I did not rise before my children Thursday morning, which is normally my plan of attack. I overslept until 6:30AM, when I was awoken by my youngest, to find that I was surrounded by six of my young pack members. They, then, proceeded to hurl the following questions at me in the following order in rapid fire fashion:
Will lava melt a diamond?
Can I eat the taquitos or are those for dinner?
Mom, will you smell this?
I know I’ve been rude and snotty all week, and I’m grounded, but is it ok if I go to McDonald’s with my friends before school?
I’m in a bad mood, will you stop being funny?
The speed, subject matter, and seriousness caused me to giggle a bit as the queries were quickly put forth, a reaction a couple of my kids did not appreciate, as they apparently had a rather foul disposition at that early hour.
The Professor, who had semi-awoken in the midst of this onslaught and was staring at the progeny surrounding our bed in what, I can only assume, was an attempt to determine whether he was awake or in the midst of a parenting nightmare, crashed back onto his pillow, pulled the covers over his head, and mumbled something about, “Why the bloody ‘ell did we teach them to talk?”
This caused me to giggle more, an action not at all appreciated by “I’m in a bad mood.”
I got my giggling under control and woke up my brain. I answered the questions as listed below. It was a good reminder that you never know when that college education is going to come in handy.

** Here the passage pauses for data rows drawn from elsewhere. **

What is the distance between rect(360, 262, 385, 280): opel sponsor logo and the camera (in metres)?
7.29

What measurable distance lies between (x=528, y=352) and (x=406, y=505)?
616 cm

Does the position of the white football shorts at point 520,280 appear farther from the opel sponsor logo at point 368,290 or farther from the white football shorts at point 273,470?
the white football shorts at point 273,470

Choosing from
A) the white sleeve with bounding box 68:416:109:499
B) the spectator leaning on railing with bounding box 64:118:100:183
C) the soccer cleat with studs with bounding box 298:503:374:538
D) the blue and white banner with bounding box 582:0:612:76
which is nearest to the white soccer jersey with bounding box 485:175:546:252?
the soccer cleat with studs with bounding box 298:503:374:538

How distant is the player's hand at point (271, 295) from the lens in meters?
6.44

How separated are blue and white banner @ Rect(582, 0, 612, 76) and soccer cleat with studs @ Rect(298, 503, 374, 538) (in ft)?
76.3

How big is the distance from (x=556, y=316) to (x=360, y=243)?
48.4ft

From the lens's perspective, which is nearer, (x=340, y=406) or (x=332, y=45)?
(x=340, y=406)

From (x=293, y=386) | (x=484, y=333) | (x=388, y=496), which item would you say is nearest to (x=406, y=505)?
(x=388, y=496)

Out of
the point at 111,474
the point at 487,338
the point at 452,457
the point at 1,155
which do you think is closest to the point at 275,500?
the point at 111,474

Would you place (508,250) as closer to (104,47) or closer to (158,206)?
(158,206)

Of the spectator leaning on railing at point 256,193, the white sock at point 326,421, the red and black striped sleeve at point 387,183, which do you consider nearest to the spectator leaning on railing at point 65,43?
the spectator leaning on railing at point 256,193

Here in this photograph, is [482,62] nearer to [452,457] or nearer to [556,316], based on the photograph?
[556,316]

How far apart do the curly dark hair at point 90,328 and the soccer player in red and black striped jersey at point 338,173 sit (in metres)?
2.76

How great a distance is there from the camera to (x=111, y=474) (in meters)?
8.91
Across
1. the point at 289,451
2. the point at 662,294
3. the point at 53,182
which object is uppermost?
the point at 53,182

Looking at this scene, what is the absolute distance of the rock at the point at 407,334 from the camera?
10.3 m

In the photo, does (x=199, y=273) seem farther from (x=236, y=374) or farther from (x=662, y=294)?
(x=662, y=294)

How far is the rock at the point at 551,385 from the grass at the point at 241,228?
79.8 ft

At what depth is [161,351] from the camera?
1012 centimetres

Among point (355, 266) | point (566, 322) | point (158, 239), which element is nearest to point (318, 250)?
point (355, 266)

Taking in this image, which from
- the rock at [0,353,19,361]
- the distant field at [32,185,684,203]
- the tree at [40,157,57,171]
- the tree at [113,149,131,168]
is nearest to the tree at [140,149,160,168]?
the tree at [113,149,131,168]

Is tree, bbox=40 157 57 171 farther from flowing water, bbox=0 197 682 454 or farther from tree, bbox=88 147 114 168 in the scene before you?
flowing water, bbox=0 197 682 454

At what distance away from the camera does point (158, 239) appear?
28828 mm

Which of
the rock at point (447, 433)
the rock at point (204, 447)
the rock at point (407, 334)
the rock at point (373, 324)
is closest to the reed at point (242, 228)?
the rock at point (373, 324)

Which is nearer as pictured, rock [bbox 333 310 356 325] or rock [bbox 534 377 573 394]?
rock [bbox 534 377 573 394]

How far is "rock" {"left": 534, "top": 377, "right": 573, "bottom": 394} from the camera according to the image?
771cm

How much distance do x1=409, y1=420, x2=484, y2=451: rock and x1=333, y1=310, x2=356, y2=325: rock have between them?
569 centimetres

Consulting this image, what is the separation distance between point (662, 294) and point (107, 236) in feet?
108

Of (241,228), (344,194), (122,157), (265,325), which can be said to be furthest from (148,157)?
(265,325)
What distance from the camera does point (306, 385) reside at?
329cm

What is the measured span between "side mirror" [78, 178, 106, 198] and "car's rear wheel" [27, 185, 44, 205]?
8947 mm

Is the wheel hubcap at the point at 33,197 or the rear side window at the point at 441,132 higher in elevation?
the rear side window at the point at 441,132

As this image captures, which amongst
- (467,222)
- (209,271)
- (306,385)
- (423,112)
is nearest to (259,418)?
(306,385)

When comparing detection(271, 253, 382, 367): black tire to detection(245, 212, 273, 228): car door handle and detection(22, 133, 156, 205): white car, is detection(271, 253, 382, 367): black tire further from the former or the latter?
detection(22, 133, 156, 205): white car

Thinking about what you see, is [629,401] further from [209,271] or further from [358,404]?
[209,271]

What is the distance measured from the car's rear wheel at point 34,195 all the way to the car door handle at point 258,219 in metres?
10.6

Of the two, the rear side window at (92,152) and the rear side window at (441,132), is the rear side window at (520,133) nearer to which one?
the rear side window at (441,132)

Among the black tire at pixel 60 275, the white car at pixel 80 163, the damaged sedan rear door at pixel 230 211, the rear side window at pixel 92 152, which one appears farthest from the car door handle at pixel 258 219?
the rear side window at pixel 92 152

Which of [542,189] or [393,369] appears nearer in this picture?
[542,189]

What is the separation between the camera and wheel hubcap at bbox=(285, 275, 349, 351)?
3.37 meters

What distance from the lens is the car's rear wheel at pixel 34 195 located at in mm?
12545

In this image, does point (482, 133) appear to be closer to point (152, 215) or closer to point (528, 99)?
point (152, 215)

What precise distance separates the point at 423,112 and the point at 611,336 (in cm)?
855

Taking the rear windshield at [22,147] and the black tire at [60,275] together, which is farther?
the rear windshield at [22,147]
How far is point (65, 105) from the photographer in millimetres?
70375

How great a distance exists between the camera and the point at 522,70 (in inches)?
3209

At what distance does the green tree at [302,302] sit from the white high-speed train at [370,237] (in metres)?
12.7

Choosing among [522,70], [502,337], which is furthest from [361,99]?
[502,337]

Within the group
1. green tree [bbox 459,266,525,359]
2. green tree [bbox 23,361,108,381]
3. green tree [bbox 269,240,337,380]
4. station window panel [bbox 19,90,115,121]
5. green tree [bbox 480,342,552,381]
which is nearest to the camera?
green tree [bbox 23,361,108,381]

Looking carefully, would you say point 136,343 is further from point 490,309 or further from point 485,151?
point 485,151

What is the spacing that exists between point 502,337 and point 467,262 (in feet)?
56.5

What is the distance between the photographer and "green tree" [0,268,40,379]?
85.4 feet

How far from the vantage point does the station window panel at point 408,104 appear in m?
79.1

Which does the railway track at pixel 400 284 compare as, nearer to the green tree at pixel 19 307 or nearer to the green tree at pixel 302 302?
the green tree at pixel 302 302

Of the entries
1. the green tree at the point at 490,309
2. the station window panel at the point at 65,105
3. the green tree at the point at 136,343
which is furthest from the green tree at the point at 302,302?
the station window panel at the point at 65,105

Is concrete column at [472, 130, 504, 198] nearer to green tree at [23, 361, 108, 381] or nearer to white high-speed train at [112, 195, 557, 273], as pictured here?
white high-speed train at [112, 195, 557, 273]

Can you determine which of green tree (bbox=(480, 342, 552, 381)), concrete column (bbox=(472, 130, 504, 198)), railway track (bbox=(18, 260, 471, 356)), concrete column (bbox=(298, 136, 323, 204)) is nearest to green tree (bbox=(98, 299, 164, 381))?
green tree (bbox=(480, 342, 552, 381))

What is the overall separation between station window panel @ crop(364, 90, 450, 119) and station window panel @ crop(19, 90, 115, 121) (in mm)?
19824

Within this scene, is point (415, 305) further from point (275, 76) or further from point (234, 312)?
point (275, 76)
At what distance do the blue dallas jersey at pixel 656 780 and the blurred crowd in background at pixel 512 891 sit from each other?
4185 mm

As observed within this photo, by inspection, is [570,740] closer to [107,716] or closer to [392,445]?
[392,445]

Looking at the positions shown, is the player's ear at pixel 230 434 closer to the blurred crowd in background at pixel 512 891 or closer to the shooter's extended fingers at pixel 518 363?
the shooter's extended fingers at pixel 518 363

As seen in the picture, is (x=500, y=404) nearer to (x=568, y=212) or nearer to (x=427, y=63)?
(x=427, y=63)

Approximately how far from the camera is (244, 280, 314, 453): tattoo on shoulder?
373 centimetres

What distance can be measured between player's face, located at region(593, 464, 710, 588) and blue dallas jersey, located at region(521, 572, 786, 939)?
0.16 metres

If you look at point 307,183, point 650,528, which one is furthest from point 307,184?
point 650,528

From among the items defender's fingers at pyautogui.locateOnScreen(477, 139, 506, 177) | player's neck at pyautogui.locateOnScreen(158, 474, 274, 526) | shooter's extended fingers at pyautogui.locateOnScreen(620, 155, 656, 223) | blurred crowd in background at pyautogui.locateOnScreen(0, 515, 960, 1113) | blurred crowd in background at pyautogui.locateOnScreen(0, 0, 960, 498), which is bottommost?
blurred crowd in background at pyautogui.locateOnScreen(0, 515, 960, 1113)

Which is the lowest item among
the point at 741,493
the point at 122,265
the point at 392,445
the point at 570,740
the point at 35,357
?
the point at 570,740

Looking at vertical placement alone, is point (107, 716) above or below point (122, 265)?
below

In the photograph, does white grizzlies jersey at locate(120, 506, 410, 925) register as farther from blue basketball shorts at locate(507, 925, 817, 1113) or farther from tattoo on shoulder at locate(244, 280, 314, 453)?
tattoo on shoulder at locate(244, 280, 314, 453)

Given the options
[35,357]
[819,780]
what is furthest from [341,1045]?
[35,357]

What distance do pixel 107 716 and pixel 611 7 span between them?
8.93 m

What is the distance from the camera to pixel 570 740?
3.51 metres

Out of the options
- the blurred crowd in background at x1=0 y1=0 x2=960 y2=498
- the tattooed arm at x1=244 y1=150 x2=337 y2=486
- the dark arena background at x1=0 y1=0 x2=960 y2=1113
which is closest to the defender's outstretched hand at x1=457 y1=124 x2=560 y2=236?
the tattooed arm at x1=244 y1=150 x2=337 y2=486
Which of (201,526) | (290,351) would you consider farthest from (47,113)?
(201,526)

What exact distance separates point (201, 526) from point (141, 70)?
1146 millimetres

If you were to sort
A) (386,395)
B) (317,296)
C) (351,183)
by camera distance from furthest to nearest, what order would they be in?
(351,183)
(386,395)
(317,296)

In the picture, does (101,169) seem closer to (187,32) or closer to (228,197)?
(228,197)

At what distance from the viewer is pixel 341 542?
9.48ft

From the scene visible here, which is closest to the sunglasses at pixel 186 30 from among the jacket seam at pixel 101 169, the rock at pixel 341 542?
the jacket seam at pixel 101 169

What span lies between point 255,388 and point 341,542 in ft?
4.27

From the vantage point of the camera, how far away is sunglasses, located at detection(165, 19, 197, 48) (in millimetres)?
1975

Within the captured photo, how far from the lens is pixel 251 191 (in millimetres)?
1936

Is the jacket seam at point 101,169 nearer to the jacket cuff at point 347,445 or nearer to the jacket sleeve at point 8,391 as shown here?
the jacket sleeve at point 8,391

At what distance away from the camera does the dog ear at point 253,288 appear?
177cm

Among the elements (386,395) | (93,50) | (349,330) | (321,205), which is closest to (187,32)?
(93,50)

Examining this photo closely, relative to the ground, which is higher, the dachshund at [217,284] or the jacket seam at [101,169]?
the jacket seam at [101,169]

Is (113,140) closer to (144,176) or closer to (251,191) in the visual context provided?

It was also a good reminder that we need to get the lock on our bedroom door fixed. Soon.
Laugh Out Loud!
[Answer key (answers listed in the order of the questions above):
It depends on the size of the shield, the conductivity of the metal, and your proximity to it. Effects would be somewhere from hearing loss to death. Please do not stand in the next thunderstorm with a metal shield to test this out.
Lava near the service of the earth does not have enough pressure to melt a diamond, but a diamond will burn at the temperature surface lava produces, provided there is oxygen present. But, that seems like a waste of a perfectly good diamond.
Yes, eat the taquitos, as long as you don’t mind having Cheerios for dinner.
No, I will not. If you have to ask, it’s dirty.
Are you just trying to make me laugh? Not a chance, darlin’. Not even if you smell that thing for your brother.